§ MATERIAL:
--------------------------------------------------
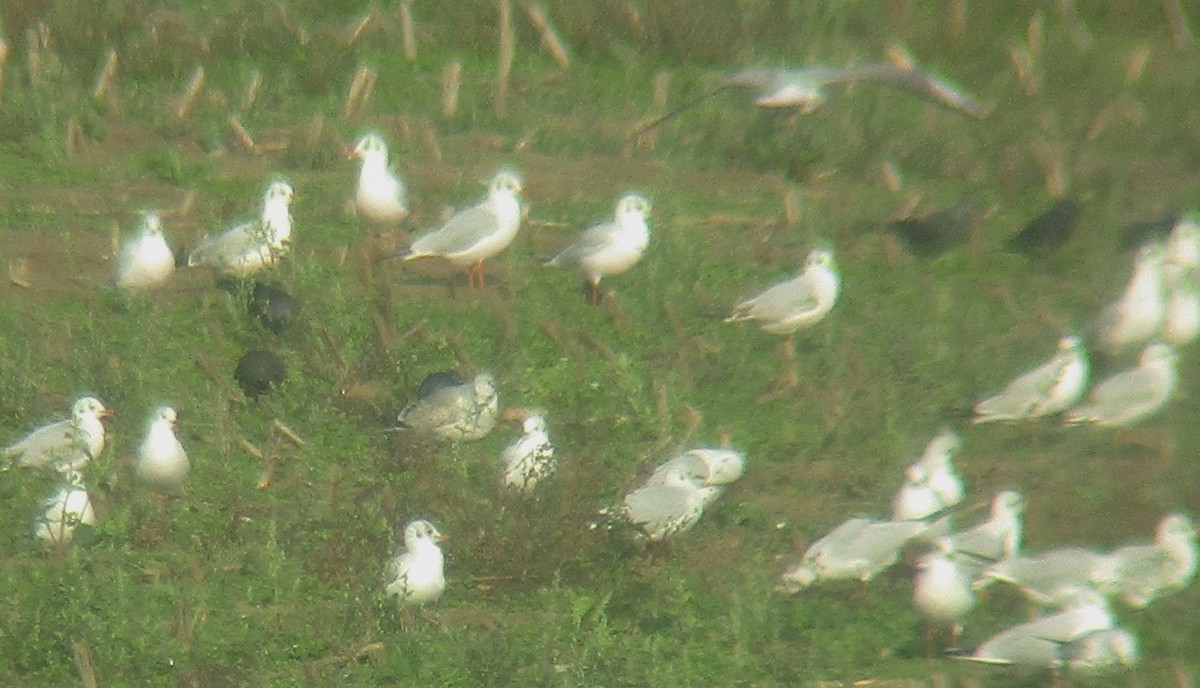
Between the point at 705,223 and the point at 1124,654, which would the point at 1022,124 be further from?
the point at 1124,654

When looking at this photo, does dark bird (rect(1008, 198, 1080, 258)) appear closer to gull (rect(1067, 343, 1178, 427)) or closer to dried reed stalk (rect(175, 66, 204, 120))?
gull (rect(1067, 343, 1178, 427))

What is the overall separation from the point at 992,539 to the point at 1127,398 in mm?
1927

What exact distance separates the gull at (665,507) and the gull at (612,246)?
2739mm

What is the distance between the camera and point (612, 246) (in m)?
10.8

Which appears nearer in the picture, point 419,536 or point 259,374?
point 419,536

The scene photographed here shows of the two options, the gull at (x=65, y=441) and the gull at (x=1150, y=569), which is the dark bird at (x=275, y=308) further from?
the gull at (x=1150, y=569)

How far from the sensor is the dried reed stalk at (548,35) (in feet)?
46.5

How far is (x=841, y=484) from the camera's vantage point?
9.04 metres

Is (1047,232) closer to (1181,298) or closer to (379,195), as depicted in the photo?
(1181,298)

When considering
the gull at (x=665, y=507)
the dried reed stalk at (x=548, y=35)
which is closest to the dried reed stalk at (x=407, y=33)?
the dried reed stalk at (x=548, y=35)

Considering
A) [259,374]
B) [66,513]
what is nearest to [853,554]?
[66,513]

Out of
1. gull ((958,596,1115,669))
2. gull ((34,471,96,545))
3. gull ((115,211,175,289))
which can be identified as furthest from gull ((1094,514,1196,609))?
gull ((115,211,175,289))

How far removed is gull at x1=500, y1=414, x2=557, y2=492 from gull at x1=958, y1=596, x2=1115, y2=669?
1873mm

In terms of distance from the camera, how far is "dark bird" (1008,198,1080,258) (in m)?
--------------------------------------------------
Give back the lines of the listing from the one with "When looking at" through the end, both included, exactly as written and with nothing added.

§ RESULT OF THE EXERCISE:
When looking at this photo, does dark bird (rect(1008, 198, 1080, 258)) appear closer to gull (rect(1067, 343, 1178, 427)) or closer to dried reed stalk (rect(175, 66, 204, 120))?
gull (rect(1067, 343, 1178, 427))

What is the overall separation from the point at 992,539 to the point at 1127,398 in mm?
1927

What exact distance separates the gull at (665,507) and the gull at (612,246)?
2739mm

What is the distance between the camera and point (612, 246) (in m)?
10.8

Which appears nearer in the picture, point 419,536 or point 259,374?
point 419,536

The scene photographed here shows of the two options, the gull at (x=65, y=441) and the gull at (x=1150, y=569), which is the dark bird at (x=275, y=308) further from?
the gull at (x=1150, y=569)

How far from the sensor is the dried reed stalk at (548,35) (in feet)?
46.5

How far is (x=841, y=484) from the camera's vantage point?
9.04 metres

Is (1047,232) closer to (1181,298) or closer to (379,195), as depicted in the photo?
(1181,298)

When considering
the gull at (x=665, y=507)
the dried reed stalk at (x=548, y=35)
which is closest to the dried reed stalk at (x=407, y=33)?
the dried reed stalk at (x=548, y=35)

Considering
A) [259,374]
B) [66,513]
what is nearest to [853,554]?
[66,513]

Out of
1. gull ((958,596,1115,669))
2. gull ((34,471,96,545))
3. gull ((115,211,175,289))
which can be identified as furthest from gull ((1094,514,1196,609))?
gull ((115,211,175,289))

How far removed is gull at x1=500, y1=414, x2=557, y2=492 from gull at x1=958, y1=596, x2=1115, y2=669?
1873mm

In terms of distance from the camera, how far is "dark bird" (1008,198,1080,258) (in m)?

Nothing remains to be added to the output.